GM Boosts 2024 Forecast After Strong Second Quarter: What’s Next?

General Motors has raised its financial outlook for 2024 following impressive second-quarter results that exceeded Wall Street expectations.

The Detroit-based automaker has adjusted its forecast for adjusted earnings to between $13 billion and $15 billion, an increase from the previous range of $12.5 billion to $14.5 billion. Additionally, GM has raised its targets for operating cash flow and earnings per share, although it slightly lowered expectations for net income attributable to shareholders to a range of $10 billion to $11.4 billion.

In the second quarter, GM reported revenue of $47.9 billion, marking a more than 7% increase compared to the previous year and surpassing Wall Street’s expectation of $45 billion. Earnings per share stood at $3.06, exceeding the anticipated $2.71 and showing a 60% increase from 2023. Net income rose by 14% to $2.9 billion, up from $2.5 billion.

Following these announcements, GM’s stock experienced a nearly 5% jump in pre-market trading, with shares having risen over 37% this year. GM declared a cash dividend for the third quarter after trading closed on Monday, further boosting investor confidence.

In her letter to shareholders, CEO Mary Barra highlighted the strong performance of the company’s gas-powered trucks and SUVs while detailing plans to launch eight new or redesigned models in North America. Barra expressed excitement about the ramp-up of the electric Chevrolet Equinox, emphasizing GM’s commitment to disciplined growth in electric vehicle production, despite acknowledging that the company would not meet its target of producing 1 million electric vehicles in North America by the end of 2025 due to a market slowdown.
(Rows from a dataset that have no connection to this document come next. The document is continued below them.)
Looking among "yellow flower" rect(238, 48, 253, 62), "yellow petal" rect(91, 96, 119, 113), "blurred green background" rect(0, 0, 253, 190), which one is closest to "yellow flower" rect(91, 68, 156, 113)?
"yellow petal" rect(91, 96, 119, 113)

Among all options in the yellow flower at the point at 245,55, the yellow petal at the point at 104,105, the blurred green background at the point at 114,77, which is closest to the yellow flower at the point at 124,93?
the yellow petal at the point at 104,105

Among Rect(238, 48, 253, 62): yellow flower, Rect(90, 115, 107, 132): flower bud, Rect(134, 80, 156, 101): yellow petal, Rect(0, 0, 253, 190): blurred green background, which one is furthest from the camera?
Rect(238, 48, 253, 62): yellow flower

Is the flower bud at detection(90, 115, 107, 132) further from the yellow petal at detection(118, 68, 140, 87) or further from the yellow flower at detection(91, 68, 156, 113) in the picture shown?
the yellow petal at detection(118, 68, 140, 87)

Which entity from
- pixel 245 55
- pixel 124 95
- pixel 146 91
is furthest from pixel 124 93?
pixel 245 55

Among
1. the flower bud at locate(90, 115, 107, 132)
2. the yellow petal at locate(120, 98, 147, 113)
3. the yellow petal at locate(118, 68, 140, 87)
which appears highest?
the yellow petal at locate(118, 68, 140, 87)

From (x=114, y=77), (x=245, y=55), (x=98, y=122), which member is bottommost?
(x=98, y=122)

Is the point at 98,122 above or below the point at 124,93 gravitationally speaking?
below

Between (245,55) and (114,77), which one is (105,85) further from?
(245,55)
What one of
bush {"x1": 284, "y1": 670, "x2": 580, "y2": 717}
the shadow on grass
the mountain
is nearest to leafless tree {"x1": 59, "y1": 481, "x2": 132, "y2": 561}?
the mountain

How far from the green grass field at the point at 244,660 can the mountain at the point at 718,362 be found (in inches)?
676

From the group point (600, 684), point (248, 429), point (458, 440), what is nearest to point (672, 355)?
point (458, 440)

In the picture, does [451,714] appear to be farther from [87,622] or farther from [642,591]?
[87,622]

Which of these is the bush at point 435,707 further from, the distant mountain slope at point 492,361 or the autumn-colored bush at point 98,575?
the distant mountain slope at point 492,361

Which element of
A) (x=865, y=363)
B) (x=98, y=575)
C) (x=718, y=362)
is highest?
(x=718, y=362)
Barra also announced that GM’s self-driving unit, Cruise, would be discontinuing the Origin vehicle and instead utilize the next-generation Chevrolet Bolt for testing in Texas and Arizona. This decision follows a production halt for the Origin after a previous incident. GM incurred a $600 million charge related to the suspension of the Origin’s production in Detroit.
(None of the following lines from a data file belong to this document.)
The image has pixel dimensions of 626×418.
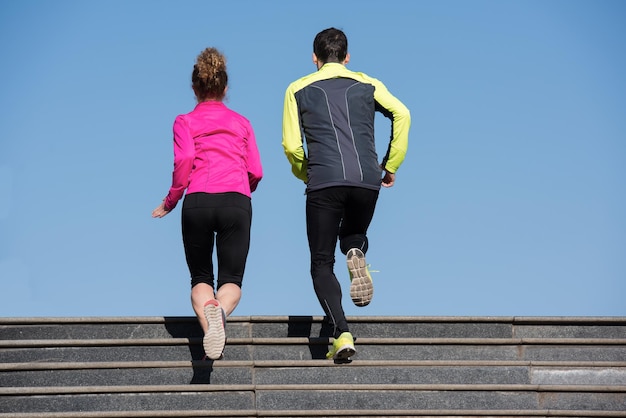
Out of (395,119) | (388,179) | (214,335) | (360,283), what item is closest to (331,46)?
(395,119)

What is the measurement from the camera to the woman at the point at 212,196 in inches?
311

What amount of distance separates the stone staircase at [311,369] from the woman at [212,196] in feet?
1.34

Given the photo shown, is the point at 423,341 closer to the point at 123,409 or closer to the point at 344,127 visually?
the point at 344,127

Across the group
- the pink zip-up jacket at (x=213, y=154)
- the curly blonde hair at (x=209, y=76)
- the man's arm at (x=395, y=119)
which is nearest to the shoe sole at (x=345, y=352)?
the pink zip-up jacket at (x=213, y=154)

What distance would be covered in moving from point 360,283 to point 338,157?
880 mm

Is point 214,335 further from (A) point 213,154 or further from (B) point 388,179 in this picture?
(B) point 388,179

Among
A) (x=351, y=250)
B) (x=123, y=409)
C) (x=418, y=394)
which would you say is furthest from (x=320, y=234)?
(x=123, y=409)

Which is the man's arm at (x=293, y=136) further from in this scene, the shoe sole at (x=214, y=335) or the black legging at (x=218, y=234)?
the shoe sole at (x=214, y=335)

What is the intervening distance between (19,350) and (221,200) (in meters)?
1.75

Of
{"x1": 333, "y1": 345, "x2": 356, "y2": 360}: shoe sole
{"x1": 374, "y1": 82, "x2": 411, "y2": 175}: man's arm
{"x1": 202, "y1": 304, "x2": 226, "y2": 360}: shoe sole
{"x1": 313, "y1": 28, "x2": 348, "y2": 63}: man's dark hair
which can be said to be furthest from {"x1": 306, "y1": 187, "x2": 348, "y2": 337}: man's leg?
{"x1": 313, "y1": 28, "x2": 348, "y2": 63}: man's dark hair

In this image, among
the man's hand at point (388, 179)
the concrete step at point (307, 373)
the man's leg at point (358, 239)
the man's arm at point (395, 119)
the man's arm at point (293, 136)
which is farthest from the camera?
the man's hand at point (388, 179)

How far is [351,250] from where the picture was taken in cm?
811

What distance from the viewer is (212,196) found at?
26.0ft

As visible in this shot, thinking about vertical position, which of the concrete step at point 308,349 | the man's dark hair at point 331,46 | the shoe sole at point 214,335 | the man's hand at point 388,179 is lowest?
the concrete step at point 308,349
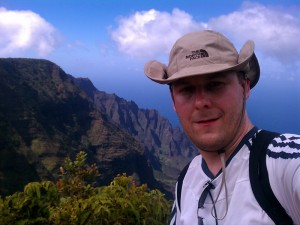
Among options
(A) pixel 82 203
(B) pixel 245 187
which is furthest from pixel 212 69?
(A) pixel 82 203

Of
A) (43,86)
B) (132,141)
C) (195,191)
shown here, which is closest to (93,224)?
(195,191)

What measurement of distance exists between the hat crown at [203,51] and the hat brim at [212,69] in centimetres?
3

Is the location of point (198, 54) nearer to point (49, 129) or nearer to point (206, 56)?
point (206, 56)

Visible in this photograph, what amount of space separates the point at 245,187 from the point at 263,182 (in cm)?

During an analyst call, Barra indicated that using the Bolt would address regulatory concerns regarding the Origin’s unique design and would also reduce per-unit costs while optimizing resources.
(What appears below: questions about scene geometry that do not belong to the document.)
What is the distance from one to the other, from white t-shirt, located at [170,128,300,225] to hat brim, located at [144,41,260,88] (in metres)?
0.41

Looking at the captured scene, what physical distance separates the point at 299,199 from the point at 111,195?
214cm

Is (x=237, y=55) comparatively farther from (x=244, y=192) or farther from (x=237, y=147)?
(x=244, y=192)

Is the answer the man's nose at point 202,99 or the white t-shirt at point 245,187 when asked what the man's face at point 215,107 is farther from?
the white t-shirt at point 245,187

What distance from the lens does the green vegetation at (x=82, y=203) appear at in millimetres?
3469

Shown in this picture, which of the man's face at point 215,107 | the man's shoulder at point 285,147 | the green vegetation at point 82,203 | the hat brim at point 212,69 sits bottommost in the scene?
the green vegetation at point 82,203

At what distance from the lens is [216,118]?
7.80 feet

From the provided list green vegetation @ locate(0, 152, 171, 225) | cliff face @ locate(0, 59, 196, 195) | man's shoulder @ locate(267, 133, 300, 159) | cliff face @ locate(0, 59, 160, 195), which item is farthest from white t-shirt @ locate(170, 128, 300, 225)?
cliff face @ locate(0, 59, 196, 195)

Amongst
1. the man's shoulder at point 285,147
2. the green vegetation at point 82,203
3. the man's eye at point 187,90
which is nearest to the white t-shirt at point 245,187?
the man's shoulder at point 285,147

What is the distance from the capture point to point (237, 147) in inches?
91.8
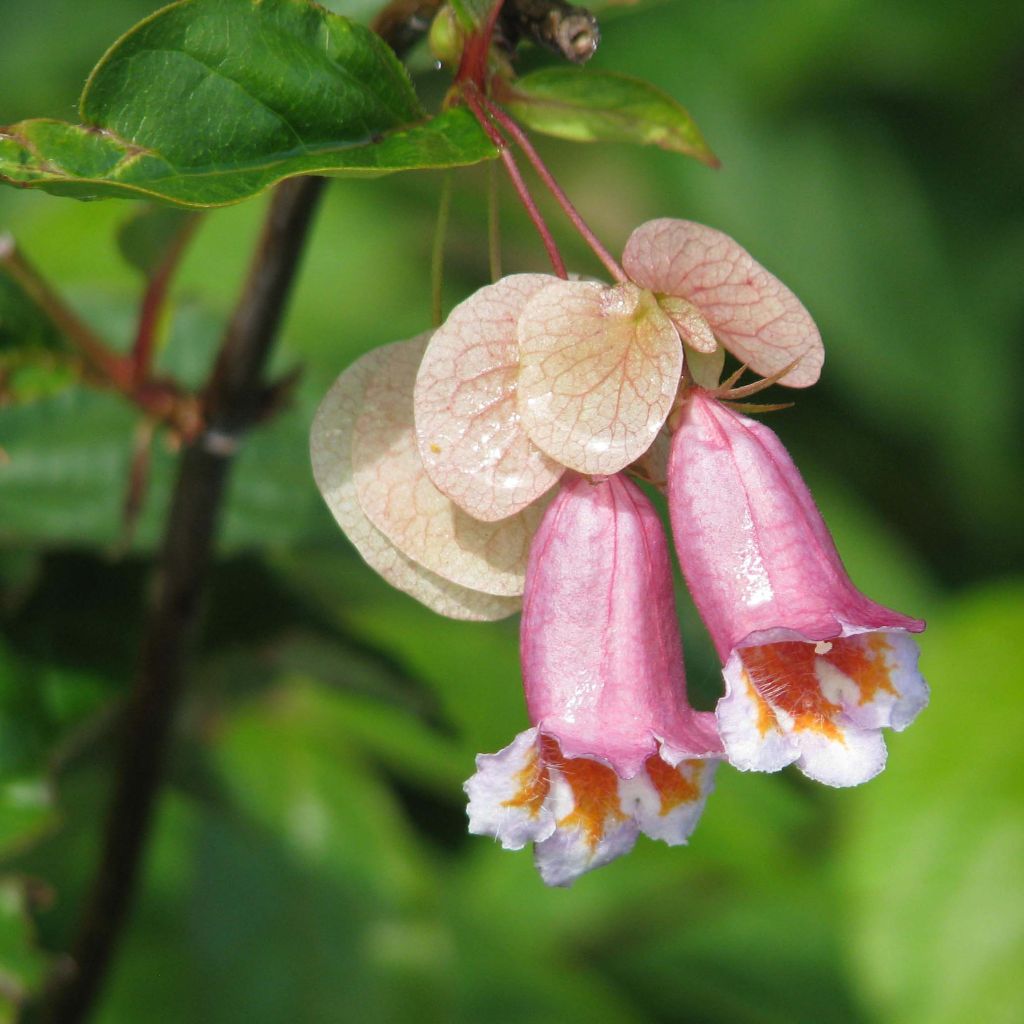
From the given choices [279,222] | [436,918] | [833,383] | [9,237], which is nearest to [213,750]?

“Our vision to transform mobility using autonomous technology remains unchanged, and each mile traveled brings us closer to achieving that goal,” Barra stated.

In addition, GM is working to restructure its joint venture with SAIC Motor in China, having reported a loss of $104 million for the second quarter. Production cuts by SAIC-GM in June led to a 70% reduction, resulting in the delivery of 26,000 vehicles, a 50% decrease from the previous year.